Sorting through resistors can be quite a task, especially in poor light, but Andrew found an easier way.
Reading colour codes on resistors can be difficult if your eyes are failing you, you’re colour blind, or you are working in a dimly lit workplace. Sure, you could buy a magnifying glass or use a digital multimeter, but then you need to juggle the probes and make sure they make proper contact with each resistor leg.
One of our readers came across an Arduino-based resistor sorter so he decided to make one for himself and share his project with us. We caught up with Andrew to find out more.
Can you tell us a little about yourself Andrew?
I am a metallurgist/process engineer/materials engineer who has been teaching High School since 2002 in Industrial Arts, and train high school teachers in C++ and Arduino on a voluntary basis for our teacher association.
Wow! Sounds like you have a busy schedule. What got you involved in training teachers about Arduino?
All students are now required to learn text-based coding in high schools, and the Institute of Technology Education (which I volunteer for) has trained approx 200-300 teachers in delivery of Arduino-based projects to assist in meeting this demand.
That’s music to our ears. We love the idea of kids learning to code. Please tell us what motivated you to make this resistance meter.
After teaching each session, I have approximately 100 loose resistors to sort through, and was looking for an easy way. I saw this project online and realised it would be quick and easy to make, as well as being convenient.
Trying to sort resistors by their colour codes can be difficult and time consuming, particularly 5-band metal film resistors under poor lighting. Where did you discover the circuit?
I found the circuit on the Arduino Project Hub, designed by Federico Vivaldi. Here is the link: https://create.arduino.cc/projecthub/federico-vivaldi/sorting-resistors-the-lazy-way-ceb557
The project hub is great for project inspiration. We notice your project build is slightly different from Federico’s.
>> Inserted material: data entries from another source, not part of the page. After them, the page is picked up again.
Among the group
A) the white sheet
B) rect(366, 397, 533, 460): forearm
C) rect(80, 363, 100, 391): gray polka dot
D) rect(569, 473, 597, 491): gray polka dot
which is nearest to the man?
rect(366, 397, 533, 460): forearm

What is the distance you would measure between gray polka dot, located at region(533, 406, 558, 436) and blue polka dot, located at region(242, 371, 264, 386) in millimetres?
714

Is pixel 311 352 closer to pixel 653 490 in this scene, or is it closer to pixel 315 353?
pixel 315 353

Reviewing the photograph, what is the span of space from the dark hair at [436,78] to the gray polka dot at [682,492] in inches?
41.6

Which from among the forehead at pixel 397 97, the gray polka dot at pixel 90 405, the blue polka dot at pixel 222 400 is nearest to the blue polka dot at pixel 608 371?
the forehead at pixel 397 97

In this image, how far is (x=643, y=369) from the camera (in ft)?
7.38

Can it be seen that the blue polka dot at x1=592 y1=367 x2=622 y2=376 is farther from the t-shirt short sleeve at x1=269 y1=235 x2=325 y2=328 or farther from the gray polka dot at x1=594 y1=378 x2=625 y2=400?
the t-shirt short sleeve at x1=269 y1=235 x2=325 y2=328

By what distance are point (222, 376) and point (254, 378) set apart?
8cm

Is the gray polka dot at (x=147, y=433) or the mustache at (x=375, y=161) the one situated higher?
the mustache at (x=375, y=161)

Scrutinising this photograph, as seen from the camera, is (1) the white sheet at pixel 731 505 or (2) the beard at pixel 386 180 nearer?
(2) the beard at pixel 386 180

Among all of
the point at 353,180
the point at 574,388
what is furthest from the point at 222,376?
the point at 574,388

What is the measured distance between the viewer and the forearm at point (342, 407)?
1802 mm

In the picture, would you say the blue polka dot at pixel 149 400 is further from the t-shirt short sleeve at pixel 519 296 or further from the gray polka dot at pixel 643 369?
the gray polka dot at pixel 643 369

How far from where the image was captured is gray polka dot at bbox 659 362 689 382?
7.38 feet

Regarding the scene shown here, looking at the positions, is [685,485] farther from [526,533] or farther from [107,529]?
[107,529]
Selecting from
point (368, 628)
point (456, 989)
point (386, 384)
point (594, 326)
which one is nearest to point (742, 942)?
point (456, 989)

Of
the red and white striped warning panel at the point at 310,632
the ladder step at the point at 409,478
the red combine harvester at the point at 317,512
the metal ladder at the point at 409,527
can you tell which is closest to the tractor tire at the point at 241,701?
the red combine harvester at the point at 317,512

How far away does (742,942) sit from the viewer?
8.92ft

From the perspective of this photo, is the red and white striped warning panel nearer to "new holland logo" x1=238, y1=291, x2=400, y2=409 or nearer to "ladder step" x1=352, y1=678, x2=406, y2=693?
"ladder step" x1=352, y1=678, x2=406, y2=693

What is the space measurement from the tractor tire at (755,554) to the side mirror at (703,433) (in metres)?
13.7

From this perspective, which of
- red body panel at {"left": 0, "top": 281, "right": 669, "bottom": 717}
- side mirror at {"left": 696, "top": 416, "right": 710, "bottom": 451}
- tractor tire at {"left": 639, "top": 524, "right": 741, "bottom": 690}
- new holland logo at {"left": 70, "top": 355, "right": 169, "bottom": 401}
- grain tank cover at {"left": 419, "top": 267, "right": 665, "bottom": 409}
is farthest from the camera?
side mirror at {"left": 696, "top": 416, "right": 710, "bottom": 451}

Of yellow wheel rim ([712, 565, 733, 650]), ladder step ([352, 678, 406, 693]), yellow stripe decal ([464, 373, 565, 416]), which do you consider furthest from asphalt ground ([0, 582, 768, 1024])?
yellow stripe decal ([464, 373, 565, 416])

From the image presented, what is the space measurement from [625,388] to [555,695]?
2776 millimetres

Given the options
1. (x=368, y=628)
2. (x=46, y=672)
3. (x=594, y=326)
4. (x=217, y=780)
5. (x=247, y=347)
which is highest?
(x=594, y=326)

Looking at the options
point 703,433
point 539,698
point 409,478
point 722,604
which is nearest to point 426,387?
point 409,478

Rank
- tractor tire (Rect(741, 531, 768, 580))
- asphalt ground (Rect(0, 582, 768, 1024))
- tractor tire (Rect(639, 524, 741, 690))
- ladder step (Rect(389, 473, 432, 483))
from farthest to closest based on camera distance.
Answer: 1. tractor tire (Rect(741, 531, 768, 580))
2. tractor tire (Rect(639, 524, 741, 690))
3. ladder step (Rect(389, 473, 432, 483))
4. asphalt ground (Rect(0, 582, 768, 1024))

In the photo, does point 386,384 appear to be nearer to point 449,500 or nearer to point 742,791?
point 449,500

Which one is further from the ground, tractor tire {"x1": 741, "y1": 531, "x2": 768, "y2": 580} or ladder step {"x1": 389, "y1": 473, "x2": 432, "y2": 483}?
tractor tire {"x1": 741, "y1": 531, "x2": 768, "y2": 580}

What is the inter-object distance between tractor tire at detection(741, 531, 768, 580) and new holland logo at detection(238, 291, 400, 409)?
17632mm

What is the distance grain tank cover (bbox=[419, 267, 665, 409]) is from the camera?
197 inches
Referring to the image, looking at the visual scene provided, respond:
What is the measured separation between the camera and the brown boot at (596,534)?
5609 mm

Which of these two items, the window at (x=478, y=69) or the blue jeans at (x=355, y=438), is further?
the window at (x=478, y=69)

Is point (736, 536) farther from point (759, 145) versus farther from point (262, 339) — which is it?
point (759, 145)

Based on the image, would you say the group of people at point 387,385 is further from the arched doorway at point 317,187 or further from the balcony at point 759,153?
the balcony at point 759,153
Can you tell us about the differences?
The circuit is similar but with extra resistors to improve accuracy. The screen is identical and the library drove it fine.
We also notice that your unit has jumper leads to connect the resistor so you don’t need to bend the resistor legs to measure them, which is a nice touch. How did you go about choosing the resistors to improve accuracy?
Initially, I set up the resistors so they roughly doubled in value to improve the accuracy of the unit. My original plan was to use 10/20/47/100/200/470/1000Ω etc… up to 1MΩ. I originally had 20/200/2k/20k/200k resistors soldered to A1/2/3/6/7 on the Nano, and configured the nano to read these as an input. The results, however, proved unreliable. I think the internal resistors on the analogue pins within the nano potentially interfered with results on the A0 pin.
The final prototype used the resistors that were left, basically 10/47/100/470/1000Ω etc. to 1MΩ.
I should also point out that I did not use pin 13 as it has an inline resistor soldered on the pin on the circuit board to reduce voltage to the onboard LED. This inboard resistor would also have dramatically altered the accuracy of the project.
Your design does look physically smaller than the one online. Can you tell us a little more about the design?
I just wanted a unit as small as possible (and could have even made it smaller in retrospect.) I bought my nano board without the header pins soldered, which reduced the size of the unit considerably. I quickly drew it up in Solid Edge 2019 (free.) It took approximately 15-20 minutes to draw the housing using a set of verniers to get it to fit tightly. It was then 3D printed in ABS.
We like that you have made the Nano and screen friction fit so there’s no need for mounting hardware. How does your build perform and what are the limitations?
It measures values repeatedly. The most it can measure is approx 1.5MΩ. The resistance might be more accurate if I measured resistors when the ratio of the resistance in the voltage divider is as close to 1:1 as possible, but given it’s a rough sorter, the 3% error is acceptable.
That’s certainly accurate enough for your sorting task. Please tell us about the code. Were there any modifications you needed to make?
Not really. I simplified it a bit with a couple of ‘for’ loops.
Initially, the code was written to stop measuring values when it got its first value. This gave the resistance of a 220Ω resistor repeatedly as 178Ω. I changed the code to cycle through all values and record the maximum value.
The values of resistance used in the program were actual measurements of the resistor used with a multimeter to improve accuracy. This is the reason for the precise numbers used in the code. I have provided the code for your readers.
Thank you. We will make the code and your 3D print files available on our website for readers to download. If you were to design it again would you do anything differently?
I would mount the screen vertically which would have made the unit smaller again. I would also set up a chromed paperclip as the contact and have magnets pull the resistor legs onto the contact to make it hands free.
That would be a handy solution to make it quicker and easier to use. Are you working on any other projects?
I work with Arduino daily, being a High School teacher involved in STEM and Industrial Arts. Students in our classes make projects that include distance measuring, alarms, robotics (including the MeArm robot as well as home-made ones,) Segway, etc. I run an advanced after-school interest group too.
We appreciate you taking the time to share your project with our readers, and thank you for teaching more up-and-coming makers.